問01 安全管理に関する次の記述のうち、適切なものはどれか。

(1)厚生労働省の「元方事業者による建設現場安全管理指針」では、関係請負人は、建設現場ごとに安全衛生管理の基本方針、安全衛生の目標、労働災害防止対策の重点事項等を内容とする安全衛生管理計画を作成することとされている。

(2)安全管理組織において、スタッフ型はライン型に比べて、一般に、安全担当者が日常の業務に追われて、安全知識や安全情報を自ら身につけることが難しい傾向がある。

(3)経営トップは、自ら安全衛生方針を決定するので、安全衛生目標の設定及び安全衛生計画の作成については、安全担当者に任せ、内容を確認する必要はない。

(4)安全管理組織において、ライン型はスタッフ型に比べて、一般に、指示、改善策などが速やかに徹底されにくい傾向がある。

(5)安全衛生管理規程は、企業・事業場の安全管理を整然と行うために重要なものであるが、完璧を狙って詳細、かつ、複雑にしたもの、あるいは禁止事項を羅列しただけのようなものは好ましくない。

正答(5)

【解説】

(1)適切ではない。「元方事業者による建設現場安全管理指針」では、元方事業者が、建設現場ごとに安全衛生管理の基本方針、安全衛生の目標、労働災害防止対策の重点事項等を内容とする安全衛生管理計画を作成することとされている。関係請負人が作成することとはされていない。

そもそも、「元方事業者による建設現場安全管理指針」には、表題に「元方事業者による」と書かれている。安全衛生の基本計画を元方事業者が作成しなくてどうするというのだ。

(2)適切ではない。安全管理組織のスタッフ型とは、本来業務から離れた専門職(スタッフ)が安全管理を担当するものであり、ライン型とは本来業務の指揮系統(トップから末端まで)の中で行おうとするものである。

このためライン型で安全を担当する者は、必然的に本来業務を抱えていることになる。本肢はライン型についての説明である。

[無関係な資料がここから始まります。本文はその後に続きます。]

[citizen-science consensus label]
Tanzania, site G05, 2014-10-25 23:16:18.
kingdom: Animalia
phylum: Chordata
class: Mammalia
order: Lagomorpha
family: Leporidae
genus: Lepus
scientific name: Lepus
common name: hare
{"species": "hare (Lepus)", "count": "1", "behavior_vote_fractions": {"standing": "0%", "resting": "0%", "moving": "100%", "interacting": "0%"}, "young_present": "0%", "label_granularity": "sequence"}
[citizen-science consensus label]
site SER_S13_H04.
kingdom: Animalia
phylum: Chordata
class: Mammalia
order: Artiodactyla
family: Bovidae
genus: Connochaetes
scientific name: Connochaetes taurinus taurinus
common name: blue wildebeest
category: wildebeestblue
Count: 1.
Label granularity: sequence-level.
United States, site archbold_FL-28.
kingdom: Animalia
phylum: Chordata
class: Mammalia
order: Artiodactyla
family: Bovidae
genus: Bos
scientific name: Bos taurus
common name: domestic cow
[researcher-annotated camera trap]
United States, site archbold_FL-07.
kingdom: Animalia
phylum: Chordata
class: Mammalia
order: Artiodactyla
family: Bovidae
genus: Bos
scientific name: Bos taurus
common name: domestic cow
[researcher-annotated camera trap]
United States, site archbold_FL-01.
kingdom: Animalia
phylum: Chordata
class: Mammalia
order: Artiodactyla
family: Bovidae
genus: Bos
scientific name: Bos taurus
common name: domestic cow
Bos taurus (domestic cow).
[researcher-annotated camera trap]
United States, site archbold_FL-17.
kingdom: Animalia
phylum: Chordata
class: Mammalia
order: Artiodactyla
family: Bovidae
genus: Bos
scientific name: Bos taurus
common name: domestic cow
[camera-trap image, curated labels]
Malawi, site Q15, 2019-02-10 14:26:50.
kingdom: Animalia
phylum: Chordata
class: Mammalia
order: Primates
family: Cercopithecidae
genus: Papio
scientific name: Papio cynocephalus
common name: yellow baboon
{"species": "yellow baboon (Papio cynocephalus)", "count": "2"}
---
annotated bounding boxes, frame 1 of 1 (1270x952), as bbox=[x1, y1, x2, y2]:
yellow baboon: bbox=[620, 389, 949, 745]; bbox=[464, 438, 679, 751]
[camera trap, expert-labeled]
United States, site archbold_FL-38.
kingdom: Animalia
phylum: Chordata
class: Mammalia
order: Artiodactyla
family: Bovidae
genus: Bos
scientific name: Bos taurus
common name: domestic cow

(3)適切ではない。これは解説するまでもないだろうが、経営トップは安全についての最終責任者であるべきである。安全衛生目標の設定や、安全衛生計画の作成について、安全担当者に任せることは必ずしも誤りではないが、内容を確認して最終的に決定し、責任を取るのはトップの役割である。

(4)適切ではない。(2)で述べたように、ライン型は本来業務の指揮系統の中で安全管理を行うため、スタッフ型に比べて、一般に、指示、改善策などが速やかに徹底されやすい傾向がある。

(5)適切である。これも解説するまでもないだろう。安全衛生管理規程は、企業・事業場の安全管理を整然と行うために重要なものであることは当然である。

しかし、完璧を狙って詳細、かつ、複雑にしたのでは、使いにくいものになる。また、禁止事項を羅列しただけでは、何をしてはならないかは分かっても、何をしてよいかが分からないだろう。